(Text under study begins)

Just like the genre it covers, HotMU is gargantuan and (visually) loud with album cover art (sadly, all black and white). The book is a splendid feat of underground scholarship, giving neglected lesser gods of metal their seat at Valhalla’s table. Thirty years after the metal boom, the book presents 130 interviews and more than 700 capsule reviews of the choicest privately released metal—unsigned bands that took the initiative to produce and release their own LPs, EPs, and cassettes. Dividing the country into three sections—East Coast, West Coast, and Central/Rest of the US (sorry, all you southern, southwestern, Great Lakes, and mountain state Hessians), the authors introduce us to bands that are legendary in the less-famous sense, having achieved mythic status among metal record-collectors for music quality and record rarity. For local examples, Chicago and Illinois make a good showing with Winterhawk, Ivory Tiger, Hammeron, Decoy Paris, Nineteen, Commandment, and Unleashed. Never heard of them? HotMU provides evidence why you should.

(Text under study ends)
(Data for analysis begins)

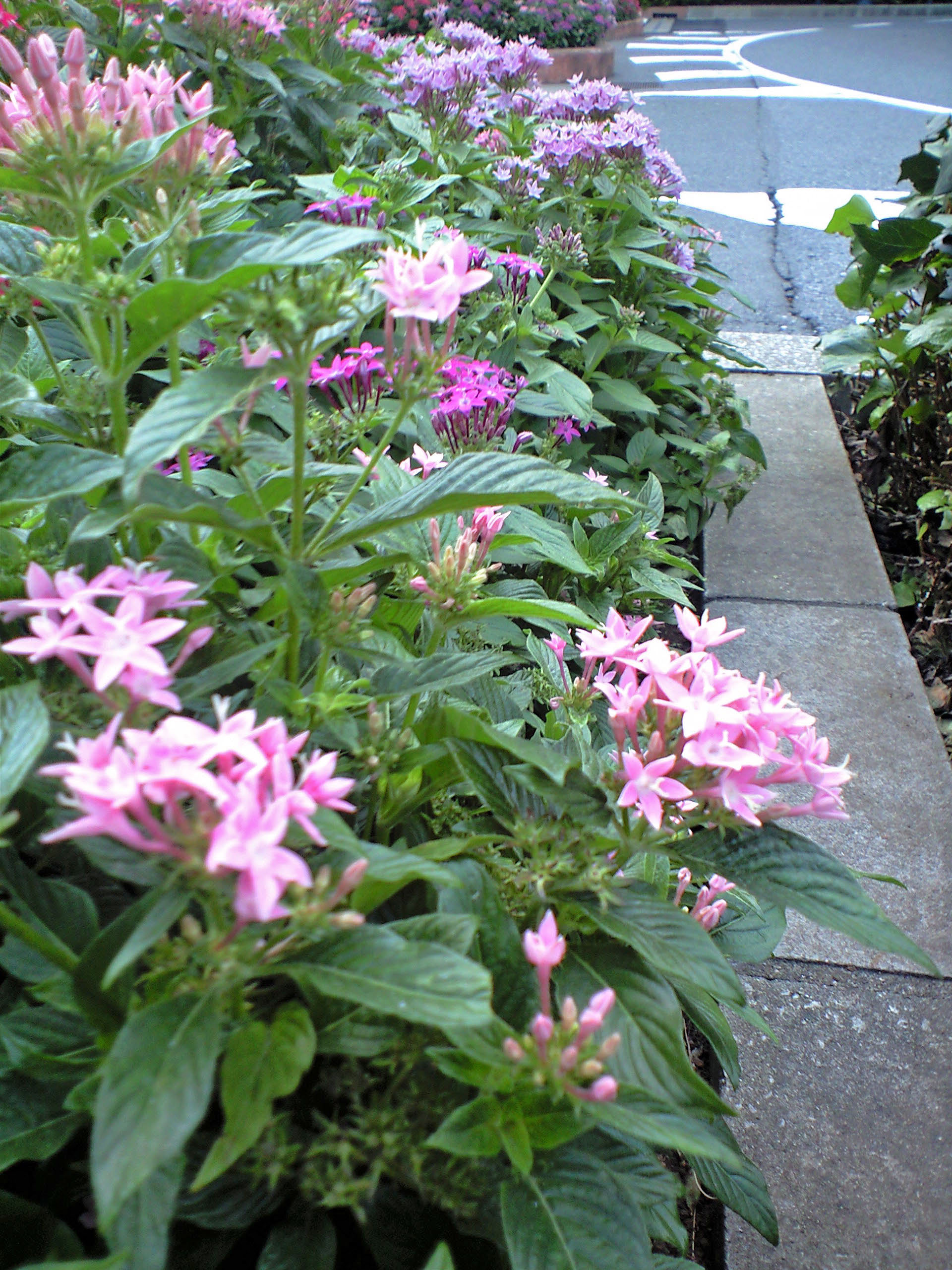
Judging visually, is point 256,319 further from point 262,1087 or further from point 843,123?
point 843,123

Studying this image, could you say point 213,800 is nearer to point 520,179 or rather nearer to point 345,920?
point 345,920

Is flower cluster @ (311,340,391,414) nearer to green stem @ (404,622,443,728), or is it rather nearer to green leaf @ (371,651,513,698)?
green stem @ (404,622,443,728)

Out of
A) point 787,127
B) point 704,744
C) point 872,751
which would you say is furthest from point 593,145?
point 787,127

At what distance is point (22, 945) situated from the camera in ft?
2.34

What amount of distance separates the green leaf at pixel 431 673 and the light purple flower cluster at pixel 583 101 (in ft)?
9.09

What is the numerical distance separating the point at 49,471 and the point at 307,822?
1.35 ft

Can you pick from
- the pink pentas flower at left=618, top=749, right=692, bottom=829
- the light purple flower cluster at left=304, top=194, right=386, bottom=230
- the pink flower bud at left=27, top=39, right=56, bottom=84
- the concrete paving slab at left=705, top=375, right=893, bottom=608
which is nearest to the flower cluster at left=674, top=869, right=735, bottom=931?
the pink pentas flower at left=618, top=749, right=692, bottom=829

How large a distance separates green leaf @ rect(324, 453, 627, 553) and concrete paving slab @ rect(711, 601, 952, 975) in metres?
1.23

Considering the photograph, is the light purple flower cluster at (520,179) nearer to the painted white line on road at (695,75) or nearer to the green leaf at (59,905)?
the green leaf at (59,905)

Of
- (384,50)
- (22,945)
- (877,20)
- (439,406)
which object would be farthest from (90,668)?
(877,20)

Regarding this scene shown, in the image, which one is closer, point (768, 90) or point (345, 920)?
point (345, 920)

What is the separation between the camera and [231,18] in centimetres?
252

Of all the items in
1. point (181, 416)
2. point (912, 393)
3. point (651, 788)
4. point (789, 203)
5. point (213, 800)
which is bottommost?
point (789, 203)

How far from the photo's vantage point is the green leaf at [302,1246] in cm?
69
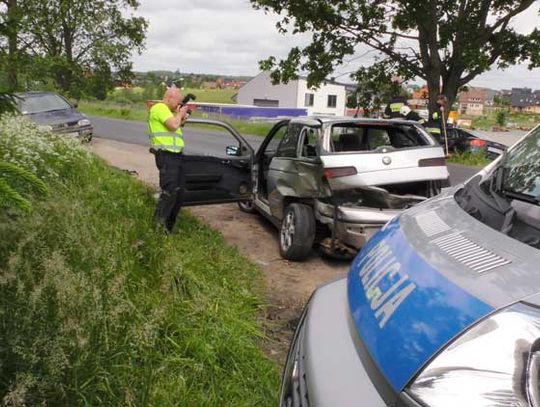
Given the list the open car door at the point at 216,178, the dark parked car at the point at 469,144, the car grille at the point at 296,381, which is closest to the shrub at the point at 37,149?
the open car door at the point at 216,178

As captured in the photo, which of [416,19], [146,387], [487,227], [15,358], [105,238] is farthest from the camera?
[416,19]

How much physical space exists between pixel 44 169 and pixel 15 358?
3.62 m

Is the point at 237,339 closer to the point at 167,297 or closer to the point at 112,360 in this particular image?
the point at 167,297

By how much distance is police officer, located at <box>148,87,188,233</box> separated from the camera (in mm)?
5449

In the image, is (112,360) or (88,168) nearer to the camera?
(112,360)

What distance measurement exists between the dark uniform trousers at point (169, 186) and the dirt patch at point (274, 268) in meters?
0.97

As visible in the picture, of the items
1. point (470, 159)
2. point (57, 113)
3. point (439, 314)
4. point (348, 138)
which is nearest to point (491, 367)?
point (439, 314)

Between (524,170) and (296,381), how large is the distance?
1285 mm

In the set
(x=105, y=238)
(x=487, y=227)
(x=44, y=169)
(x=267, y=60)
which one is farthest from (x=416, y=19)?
(x=487, y=227)

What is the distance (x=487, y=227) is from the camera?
188 centimetres

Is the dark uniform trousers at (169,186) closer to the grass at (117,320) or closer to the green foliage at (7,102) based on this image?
the grass at (117,320)

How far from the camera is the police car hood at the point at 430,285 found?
55.6 inches

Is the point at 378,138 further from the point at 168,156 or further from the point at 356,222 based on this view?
the point at 168,156

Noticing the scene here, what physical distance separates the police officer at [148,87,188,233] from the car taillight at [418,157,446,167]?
2495 millimetres
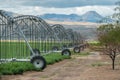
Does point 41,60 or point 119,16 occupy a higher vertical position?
point 119,16

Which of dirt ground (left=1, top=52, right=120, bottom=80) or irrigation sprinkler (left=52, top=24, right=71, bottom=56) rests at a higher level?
irrigation sprinkler (left=52, top=24, right=71, bottom=56)

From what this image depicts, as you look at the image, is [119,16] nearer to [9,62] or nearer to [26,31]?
[9,62]

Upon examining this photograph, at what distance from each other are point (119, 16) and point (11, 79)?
6.27 m

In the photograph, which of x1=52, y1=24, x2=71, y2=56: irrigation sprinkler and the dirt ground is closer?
the dirt ground

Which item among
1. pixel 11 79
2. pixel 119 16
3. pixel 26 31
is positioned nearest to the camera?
pixel 119 16

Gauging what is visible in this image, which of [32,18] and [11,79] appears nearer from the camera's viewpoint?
[11,79]

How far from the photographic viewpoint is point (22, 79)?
70.3 feet

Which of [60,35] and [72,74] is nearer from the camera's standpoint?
[72,74]

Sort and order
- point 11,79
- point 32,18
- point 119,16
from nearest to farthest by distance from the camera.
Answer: point 119,16
point 11,79
point 32,18

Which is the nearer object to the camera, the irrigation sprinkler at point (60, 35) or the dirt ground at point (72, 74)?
the dirt ground at point (72, 74)

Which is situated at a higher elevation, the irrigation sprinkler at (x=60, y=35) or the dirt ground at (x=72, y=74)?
the irrigation sprinkler at (x=60, y=35)

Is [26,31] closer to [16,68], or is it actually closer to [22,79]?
[16,68]

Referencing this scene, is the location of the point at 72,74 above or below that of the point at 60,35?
below

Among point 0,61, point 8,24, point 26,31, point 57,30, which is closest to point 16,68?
point 0,61
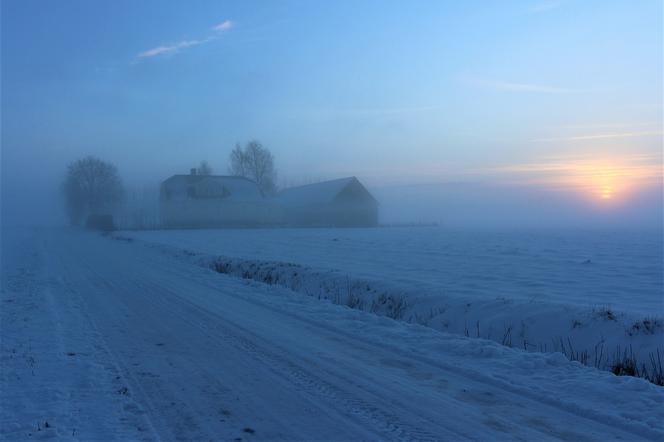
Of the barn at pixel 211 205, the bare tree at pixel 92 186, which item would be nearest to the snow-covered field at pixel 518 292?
the barn at pixel 211 205

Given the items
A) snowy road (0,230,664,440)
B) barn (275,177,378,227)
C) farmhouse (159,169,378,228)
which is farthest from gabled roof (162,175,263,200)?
snowy road (0,230,664,440)

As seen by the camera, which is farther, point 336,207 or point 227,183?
point 227,183

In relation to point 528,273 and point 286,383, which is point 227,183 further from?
point 286,383

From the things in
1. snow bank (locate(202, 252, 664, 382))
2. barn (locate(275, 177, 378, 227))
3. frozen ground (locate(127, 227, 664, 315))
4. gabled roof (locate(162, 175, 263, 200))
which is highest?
gabled roof (locate(162, 175, 263, 200))

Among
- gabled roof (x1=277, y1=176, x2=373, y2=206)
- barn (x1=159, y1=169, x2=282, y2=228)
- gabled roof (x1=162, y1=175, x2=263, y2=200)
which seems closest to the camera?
barn (x1=159, y1=169, x2=282, y2=228)

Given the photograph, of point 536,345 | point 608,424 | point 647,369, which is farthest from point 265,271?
point 608,424

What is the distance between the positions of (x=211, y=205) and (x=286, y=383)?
66792 millimetres

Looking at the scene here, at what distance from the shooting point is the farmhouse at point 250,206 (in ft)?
233

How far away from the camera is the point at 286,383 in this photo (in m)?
6.32

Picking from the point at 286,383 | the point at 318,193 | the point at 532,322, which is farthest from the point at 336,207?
the point at 286,383

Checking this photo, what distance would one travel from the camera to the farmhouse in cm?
7100

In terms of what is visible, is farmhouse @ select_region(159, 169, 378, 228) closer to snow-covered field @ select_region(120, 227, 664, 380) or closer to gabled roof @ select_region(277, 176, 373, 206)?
gabled roof @ select_region(277, 176, 373, 206)

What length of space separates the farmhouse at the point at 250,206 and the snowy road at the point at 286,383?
60800 mm

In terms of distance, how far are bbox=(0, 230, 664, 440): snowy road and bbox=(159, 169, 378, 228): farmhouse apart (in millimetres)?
60800
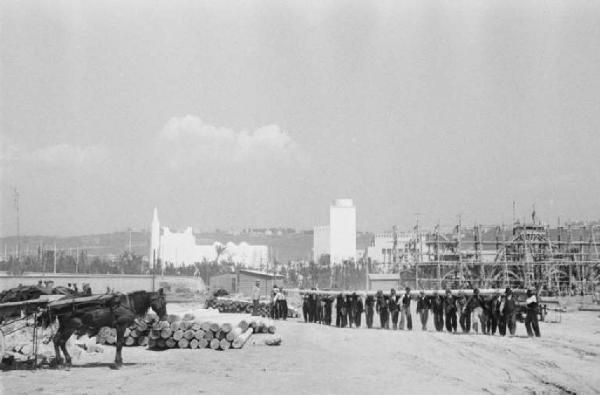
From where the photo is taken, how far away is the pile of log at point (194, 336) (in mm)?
17453

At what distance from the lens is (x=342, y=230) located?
127062 mm

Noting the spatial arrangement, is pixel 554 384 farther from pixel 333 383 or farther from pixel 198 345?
pixel 198 345

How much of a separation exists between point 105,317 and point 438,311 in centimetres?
1368

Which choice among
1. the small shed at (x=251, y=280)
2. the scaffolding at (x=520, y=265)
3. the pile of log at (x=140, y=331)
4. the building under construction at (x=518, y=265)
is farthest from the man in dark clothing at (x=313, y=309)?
the small shed at (x=251, y=280)

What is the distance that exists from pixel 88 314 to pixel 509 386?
900cm

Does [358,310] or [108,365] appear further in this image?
[358,310]

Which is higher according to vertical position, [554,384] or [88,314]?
[88,314]

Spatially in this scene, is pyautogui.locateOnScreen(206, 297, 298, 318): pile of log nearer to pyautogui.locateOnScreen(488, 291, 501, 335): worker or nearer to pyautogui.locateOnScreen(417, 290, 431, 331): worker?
pyautogui.locateOnScreen(417, 290, 431, 331): worker

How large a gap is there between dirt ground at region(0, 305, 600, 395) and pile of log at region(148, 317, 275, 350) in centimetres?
43

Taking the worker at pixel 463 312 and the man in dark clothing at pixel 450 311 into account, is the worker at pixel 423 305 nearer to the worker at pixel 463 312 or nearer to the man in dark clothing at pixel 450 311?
the man in dark clothing at pixel 450 311

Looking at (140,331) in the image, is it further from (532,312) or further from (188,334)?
(532,312)

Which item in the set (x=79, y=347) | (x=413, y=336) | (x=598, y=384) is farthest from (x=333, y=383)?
(x=413, y=336)

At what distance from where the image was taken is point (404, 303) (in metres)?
25.0

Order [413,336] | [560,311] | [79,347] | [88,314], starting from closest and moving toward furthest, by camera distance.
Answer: [88,314], [79,347], [413,336], [560,311]
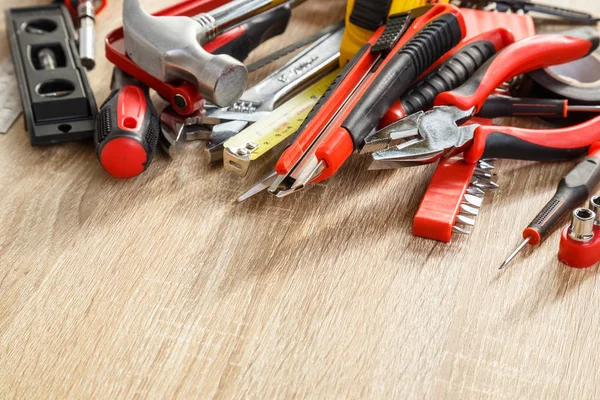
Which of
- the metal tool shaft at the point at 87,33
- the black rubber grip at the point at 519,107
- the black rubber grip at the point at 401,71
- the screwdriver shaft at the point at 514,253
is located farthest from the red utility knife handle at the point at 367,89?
the metal tool shaft at the point at 87,33

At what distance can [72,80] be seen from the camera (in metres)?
1.14

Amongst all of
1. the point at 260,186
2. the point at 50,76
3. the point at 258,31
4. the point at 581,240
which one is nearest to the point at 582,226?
the point at 581,240

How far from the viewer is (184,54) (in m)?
1.05

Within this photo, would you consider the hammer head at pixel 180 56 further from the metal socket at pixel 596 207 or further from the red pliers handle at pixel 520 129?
the metal socket at pixel 596 207

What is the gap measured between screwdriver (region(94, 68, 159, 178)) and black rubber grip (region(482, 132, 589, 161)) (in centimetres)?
43

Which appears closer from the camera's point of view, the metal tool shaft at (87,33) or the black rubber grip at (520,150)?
the black rubber grip at (520,150)

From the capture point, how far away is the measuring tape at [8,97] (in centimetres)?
115

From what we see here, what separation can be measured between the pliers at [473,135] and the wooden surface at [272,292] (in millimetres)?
50

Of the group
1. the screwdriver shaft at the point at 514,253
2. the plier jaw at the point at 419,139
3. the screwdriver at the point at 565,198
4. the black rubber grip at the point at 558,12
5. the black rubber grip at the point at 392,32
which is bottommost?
the screwdriver shaft at the point at 514,253

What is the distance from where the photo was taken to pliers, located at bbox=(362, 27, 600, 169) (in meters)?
0.98

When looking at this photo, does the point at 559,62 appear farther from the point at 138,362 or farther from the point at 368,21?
the point at 138,362

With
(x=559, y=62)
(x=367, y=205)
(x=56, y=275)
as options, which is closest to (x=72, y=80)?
(x=56, y=275)

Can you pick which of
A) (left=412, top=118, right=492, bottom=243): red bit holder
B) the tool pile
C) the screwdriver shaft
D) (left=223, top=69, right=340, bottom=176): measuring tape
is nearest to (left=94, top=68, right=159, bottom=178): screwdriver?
the tool pile

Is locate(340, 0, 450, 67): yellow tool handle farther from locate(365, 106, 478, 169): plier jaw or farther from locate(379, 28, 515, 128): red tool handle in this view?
locate(365, 106, 478, 169): plier jaw
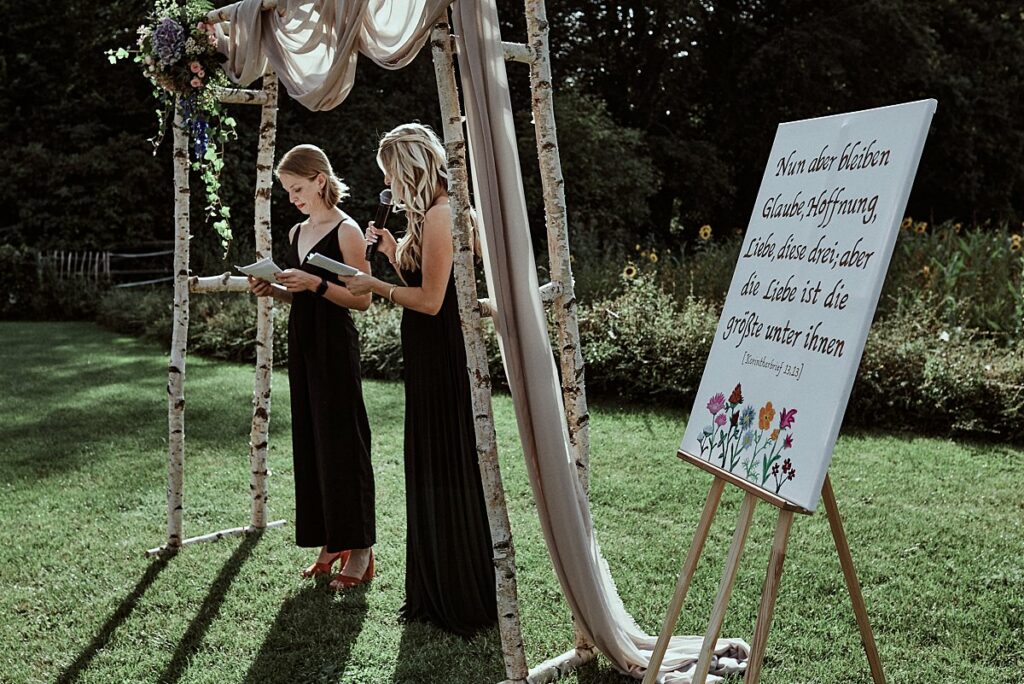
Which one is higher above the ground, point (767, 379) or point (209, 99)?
point (209, 99)

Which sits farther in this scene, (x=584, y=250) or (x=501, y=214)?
(x=584, y=250)

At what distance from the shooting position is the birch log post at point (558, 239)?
122 inches

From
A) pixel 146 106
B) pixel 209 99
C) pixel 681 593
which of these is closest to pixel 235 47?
pixel 209 99

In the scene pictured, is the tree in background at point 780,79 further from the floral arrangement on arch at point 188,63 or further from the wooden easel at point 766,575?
the wooden easel at point 766,575

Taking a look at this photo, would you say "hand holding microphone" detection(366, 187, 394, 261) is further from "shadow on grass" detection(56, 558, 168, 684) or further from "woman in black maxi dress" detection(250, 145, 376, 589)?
"shadow on grass" detection(56, 558, 168, 684)

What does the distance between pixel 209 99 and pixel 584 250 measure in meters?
8.28

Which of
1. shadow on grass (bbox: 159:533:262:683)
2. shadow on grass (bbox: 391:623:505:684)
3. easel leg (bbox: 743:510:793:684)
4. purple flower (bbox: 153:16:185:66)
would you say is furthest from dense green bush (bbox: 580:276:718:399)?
easel leg (bbox: 743:510:793:684)

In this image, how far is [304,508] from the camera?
423 cm

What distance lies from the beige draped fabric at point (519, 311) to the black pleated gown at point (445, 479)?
617 millimetres

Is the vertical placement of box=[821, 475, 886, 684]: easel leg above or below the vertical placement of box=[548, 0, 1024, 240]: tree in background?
below

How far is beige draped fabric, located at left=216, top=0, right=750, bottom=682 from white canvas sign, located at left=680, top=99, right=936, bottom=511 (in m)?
0.47

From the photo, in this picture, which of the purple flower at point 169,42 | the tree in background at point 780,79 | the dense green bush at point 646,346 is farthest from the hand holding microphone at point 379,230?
the tree in background at point 780,79

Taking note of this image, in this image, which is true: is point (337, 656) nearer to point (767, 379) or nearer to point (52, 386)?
point (767, 379)

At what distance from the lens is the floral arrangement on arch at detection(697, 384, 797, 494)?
7.99ft
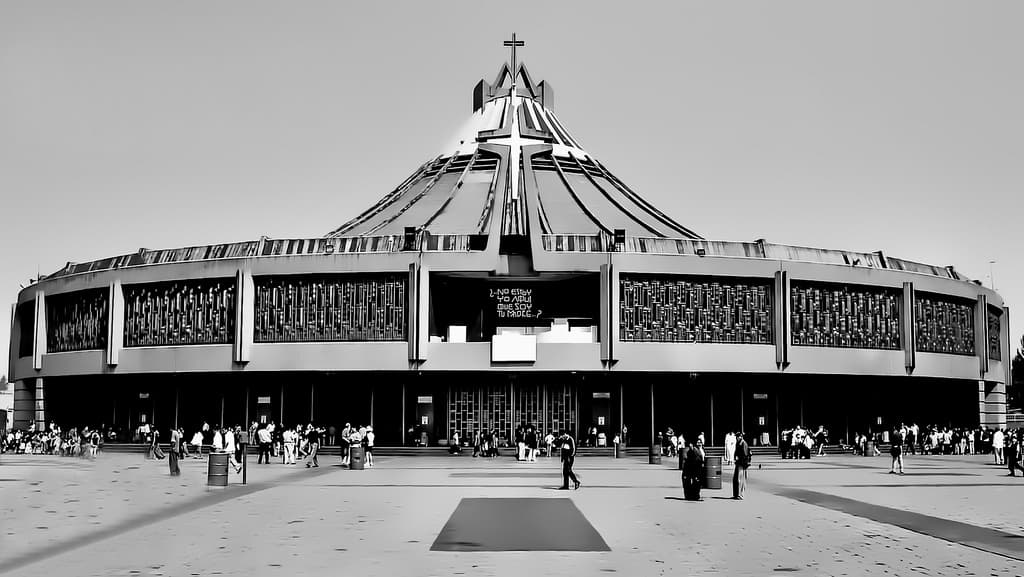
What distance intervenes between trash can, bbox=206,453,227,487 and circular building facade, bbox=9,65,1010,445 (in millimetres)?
25119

(Data for analysis ends)

Work task 1 - According to the HotMU review, how many interviews does the book present?
Work task 2 - List every Chicago and Illinois band that the HotMU review names.
Use only the HotMU review when answering.

Answer area 1 - 130 interviews.

Answer area 2 - Winterhawk, Ivory Tiger, Hammeron, Decoy Paris, Nineteen, Commandment, Unleashed